_Extract to read_
Despite an electronic system of tracking wagons, their number cannot be declared with certainty by Indian Railways

freight operations, Indian Railways, IR
CARRIAGE CONCERN Modernisation of freight operations started in 1985, but only on paper. A proper electronic tracking of wagons started in 1999.
Bibek Debroy
Last Updated : Nov 02 2017 | 11:23 PM IST
In those days, in the early 1970s, I was an undergraduate student in Kolkata. My father got transferred to Delhi. I suspect the imagery of a firearm is inappropriate. Nevertheless, lock, stock and barrel, the family had to move from Kolkata to Delhi. Perhaps trucks weren’t the preferred mode then. One needed to get a wagon from the Indian Railways (IR). Nor were those days when you did everything online through the IR’s freight operations information system (FOIS). But you could apply for single wagons then, though as with every period of shortage, wagons were impossible to get. (People will argue there is a shortage of wagons even today.) A shortage results in higher prices or rationing.  The former wasn’t permissible, the latter wasn’t transparent. Therefore, despite working for the government, my father couldn’t get a wagon. There was providential help in the form of a classmate whose father was with the Indian Railway Accounts Service. My friend and I turned up at his dad’s office in Fairlie Place and were suitably impressed. After all, Eastern Railway (its predecessor, East Indian Railway) has been there since 1879 and William Fairlie (Scottish merchant and sheriff of Kolkata in 1808) has walked in that building (it was actually renovated in 1879) in the late 18th century. Truth be told, we were even more impressed with a piece of paper that was an entitlement certificate to a wagon. It was one of those wagons where household goods were loaded at one end and the car (an Ambassador) at the other.  

At the time of loading, the car had to be tethered to the wagon with sturdy ropes and the petrol tank virtually emptied of petrol. “Tell your father to track the wagon in Mughal Sarai,” was the grave advice of my friend’s father. “If it gets lost in Mughal Sarai, it will never be found.” Since I had managed to get an entitlement certificate to a wagon, I went up in my father’s esteem and he nodded sagely at this valuable piece of advice. How he managed to keep tabs on a wagon in Mughal Sarai, if at all, I have no idea. Tabs or no tabs, IR is probably unnecessary maligned. Like the postal department, everything reaches the destination, in due course, in the fullness of time.

_Data provided_

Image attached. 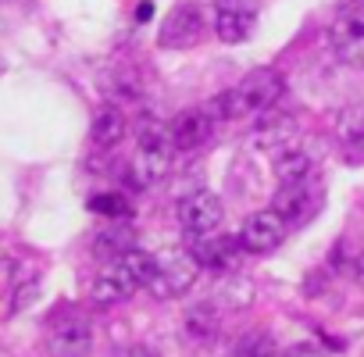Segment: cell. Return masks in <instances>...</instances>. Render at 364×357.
Returning a JSON list of instances; mask_svg holds the SVG:
<instances>
[{
	"mask_svg": "<svg viewBox=\"0 0 364 357\" xmlns=\"http://www.w3.org/2000/svg\"><path fill=\"white\" fill-rule=\"evenodd\" d=\"M254 33V18L250 15H232V11H218L215 15V36L222 43H243Z\"/></svg>",
	"mask_w": 364,
	"mask_h": 357,
	"instance_id": "e0dca14e",
	"label": "cell"
},
{
	"mask_svg": "<svg viewBox=\"0 0 364 357\" xmlns=\"http://www.w3.org/2000/svg\"><path fill=\"white\" fill-rule=\"evenodd\" d=\"M264 0H215V11H232V15H250L257 18Z\"/></svg>",
	"mask_w": 364,
	"mask_h": 357,
	"instance_id": "ffe728a7",
	"label": "cell"
},
{
	"mask_svg": "<svg viewBox=\"0 0 364 357\" xmlns=\"http://www.w3.org/2000/svg\"><path fill=\"white\" fill-rule=\"evenodd\" d=\"M357 275H360V279H364V250H360V254H357Z\"/></svg>",
	"mask_w": 364,
	"mask_h": 357,
	"instance_id": "603a6c76",
	"label": "cell"
},
{
	"mask_svg": "<svg viewBox=\"0 0 364 357\" xmlns=\"http://www.w3.org/2000/svg\"><path fill=\"white\" fill-rule=\"evenodd\" d=\"M90 211L107 218H132V201H125L122 193H97L90 197Z\"/></svg>",
	"mask_w": 364,
	"mask_h": 357,
	"instance_id": "ac0fdd59",
	"label": "cell"
},
{
	"mask_svg": "<svg viewBox=\"0 0 364 357\" xmlns=\"http://www.w3.org/2000/svg\"><path fill=\"white\" fill-rule=\"evenodd\" d=\"M150 272H154V254L143 250V247H136V250H129V254H122V257H114V261H107V265L100 268V275L93 279L90 297H93V304H100V307L122 304V300H129L139 286L150 282Z\"/></svg>",
	"mask_w": 364,
	"mask_h": 357,
	"instance_id": "7a4b0ae2",
	"label": "cell"
},
{
	"mask_svg": "<svg viewBox=\"0 0 364 357\" xmlns=\"http://www.w3.org/2000/svg\"><path fill=\"white\" fill-rule=\"evenodd\" d=\"M93 346V329L82 311H65L47 329V350L50 357H86Z\"/></svg>",
	"mask_w": 364,
	"mask_h": 357,
	"instance_id": "8992f818",
	"label": "cell"
},
{
	"mask_svg": "<svg viewBox=\"0 0 364 357\" xmlns=\"http://www.w3.org/2000/svg\"><path fill=\"white\" fill-rule=\"evenodd\" d=\"M318 208H321V183H318V175L300 178V183H282L275 201H272V211L279 218H286V225L311 218Z\"/></svg>",
	"mask_w": 364,
	"mask_h": 357,
	"instance_id": "9c48e42d",
	"label": "cell"
},
{
	"mask_svg": "<svg viewBox=\"0 0 364 357\" xmlns=\"http://www.w3.org/2000/svg\"><path fill=\"white\" fill-rule=\"evenodd\" d=\"M215 132V118L208 114V107H186L178 111L168 125V136H171V146L175 150H200Z\"/></svg>",
	"mask_w": 364,
	"mask_h": 357,
	"instance_id": "7c38bea8",
	"label": "cell"
},
{
	"mask_svg": "<svg viewBox=\"0 0 364 357\" xmlns=\"http://www.w3.org/2000/svg\"><path fill=\"white\" fill-rule=\"evenodd\" d=\"M218 329H222V311H211V304L193 307L190 318H186V332H190L193 343H211Z\"/></svg>",
	"mask_w": 364,
	"mask_h": 357,
	"instance_id": "2e32d148",
	"label": "cell"
},
{
	"mask_svg": "<svg viewBox=\"0 0 364 357\" xmlns=\"http://www.w3.org/2000/svg\"><path fill=\"white\" fill-rule=\"evenodd\" d=\"M339 139H343L346 146L364 150V111H360V107L343 111V118H339Z\"/></svg>",
	"mask_w": 364,
	"mask_h": 357,
	"instance_id": "d6986e66",
	"label": "cell"
},
{
	"mask_svg": "<svg viewBox=\"0 0 364 357\" xmlns=\"http://www.w3.org/2000/svg\"><path fill=\"white\" fill-rule=\"evenodd\" d=\"M328 43L339 61L360 65L364 61V0H343L328 22Z\"/></svg>",
	"mask_w": 364,
	"mask_h": 357,
	"instance_id": "5b68a950",
	"label": "cell"
},
{
	"mask_svg": "<svg viewBox=\"0 0 364 357\" xmlns=\"http://www.w3.org/2000/svg\"><path fill=\"white\" fill-rule=\"evenodd\" d=\"M129 357H157V353H154L150 346H132V350H129Z\"/></svg>",
	"mask_w": 364,
	"mask_h": 357,
	"instance_id": "7402d4cb",
	"label": "cell"
},
{
	"mask_svg": "<svg viewBox=\"0 0 364 357\" xmlns=\"http://www.w3.org/2000/svg\"><path fill=\"white\" fill-rule=\"evenodd\" d=\"M171 136L164 125H146L136 139V154L129 161V183L136 190H150L157 186L161 178L168 175V164H171Z\"/></svg>",
	"mask_w": 364,
	"mask_h": 357,
	"instance_id": "277c9868",
	"label": "cell"
},
{
	"mask_svg": "<svg viewBox=\"0 0 364 357\" xmlns=\"http://www.w3.org/2000/svg\"><path fill=\"white\" fill-rule=\"evenodd\" d=\"M272 161H275L279 183H300V178H311L314 175V154H307V146H300L296 139H286L275 150Z\"/></svg>",
	"mask_w": 364,
	"mask_h": 357,
	"instance_id": "4fadbf2b",
	"label": "cell"
},
{
	"mask_svg": "<svg viewBox=\"0 0 364 357\" xmlns=\"http://www.w3.org/2000/svg\"><path fill=\"white\" fill-rule=\"evenodd\" d=\"M186 250L193 254V261L200 268H211V272L236 268V261L243 254L240 240L229 236V233H218V229H211V233H186Z\"/></svg>",
	"mask_w": 364,
	"mask_h": 357,
	"instance_id": "ba28073f",
	"label": "cell"
},
{
	"mask_svg": "<svg viewBox=\"0 0 364 357\" xmlns=\"http://www.w3.org/2000/svg\"><path fill=\"white\" fill-rule=\"evenodd\" d=\"M204 36V11L200 4H193V0H182V4H175L157 33V47L164 50H186V47H197Z\"/></svg>",
	"mask_w": 364,
	"mask_h": 357,
	"instance_id": "52a82bcc",
	"label": "cell"
},
{
	"mask_svg": "<svg viewBox=\"0 0 364 357\" xmlns=\"http://www.w3.org/2000/svg\"><path fill=\"white\" fill-rule=\"evenodd\" d=\"M90 139L97 143V146H118L122 139H125V114L114 107V104H107V107H100L97 114H93V125H90Z\"/></svg>",
	"mask_w": 364,
	"mask_h": 357,
	"instance_id": "5bb4252c",
	"label": "cell"
},
{
	"mask_svg": "<svg viewBox=\"0 0 364 357\" xmlns=\"http://www.w3.org/2000/svg\"><path fill=\"white\" fill-rule=\"evenodd\" d=\"M175 215H178V225L186 229V233H211V229L222 225L225 208H222L218 193H211V190H193L190 197L178 201Z\"/></svg>",
	"mask_w": 364,
	"mask_h": 357,
	"instance_id": "8fae6325",
	"label": "cell"
},
{
	"mask_svg": "<svg viewBox=\"0 0 364 357\" xmlns=\"http://www.w3.org/2000/svg\"><path fill=\"white\" fill-rule=\"evenodd\" d=\"M282 72L275 68H254L247 72L232 90L218 93L211 104H208V114L215 122H236V118H250V114H264L279 97H282Z\"/></svg>",
	"mask_w": 364,
	"mask_h": 357,
	"instance_id": "6da1fadb",
	"label": "cell"
},
{
	"mask_svg": "<svg viewBox=\"0 0 364 357\" xmlns=\"http://www.w3.org/2000/svg\"><path fill=\"white\" fill-rule=\"evenodd\" d=\"M236 240H240L243 254H272V250L286 240V218H279L272 208H268V211H254V215L240 225Z\"/></svg>",
	"mask_w": 364,
	"mask_h": 357,
	"instance_id": "30bf717a",
	"label": "cell"
},
{
	"mask_svg": "<svg viewBox=\"0 0 364 357\" xmlns=\"http://www.w3.org/2000/svg\"><path fill=\"white\" fill-rule=\"evenodd\" d=\"M129 250H136V233H132V225H111V229H104L97 240H93V254L100 257V261H114V257H122V254H129Z\"/></svg>",
	"mask_w": 364,
	"mask_h": 357,
	"instance_id": "9a60e30c",
	"label": "cell"
},
{
	"mask_svg": "<svg viewBox=\"0 0 364 357\" xmlns=\"http://www.w3.org/2000/svg\"><path fill=\"white\" fill-rule=\"evenodd\" d=\"M275 357H321V350H318L314 343H293V346L279 350Z\"/></svg>",
	"mask_w": 364,
	"mask_h": 357,
	"instance_id": "44dd1931",
	"label": "cell"
},
{
	"mask_svg": "<svg viewBox=\"0 0 364 357\" xmlns=\"http://www.w3.org/2000/svg\"><path fill=\"white\" fill-rule=\"evenodd\" d=\"M197 275H200V265L193 261L186 247H164L161 254H154V272H150L146 289L157 300H178L197 286Z\"/></svg>",
	"mask_w": 364,
	"mask_h": 357,
	"instance_id": "3957f363",
	"label": "cell"
}]
</instances>
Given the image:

_The problem_
In the article on tracking Indian Railways wagons, in what year did proper electronic tracking of wagons begin?

_Answer to this task_
1999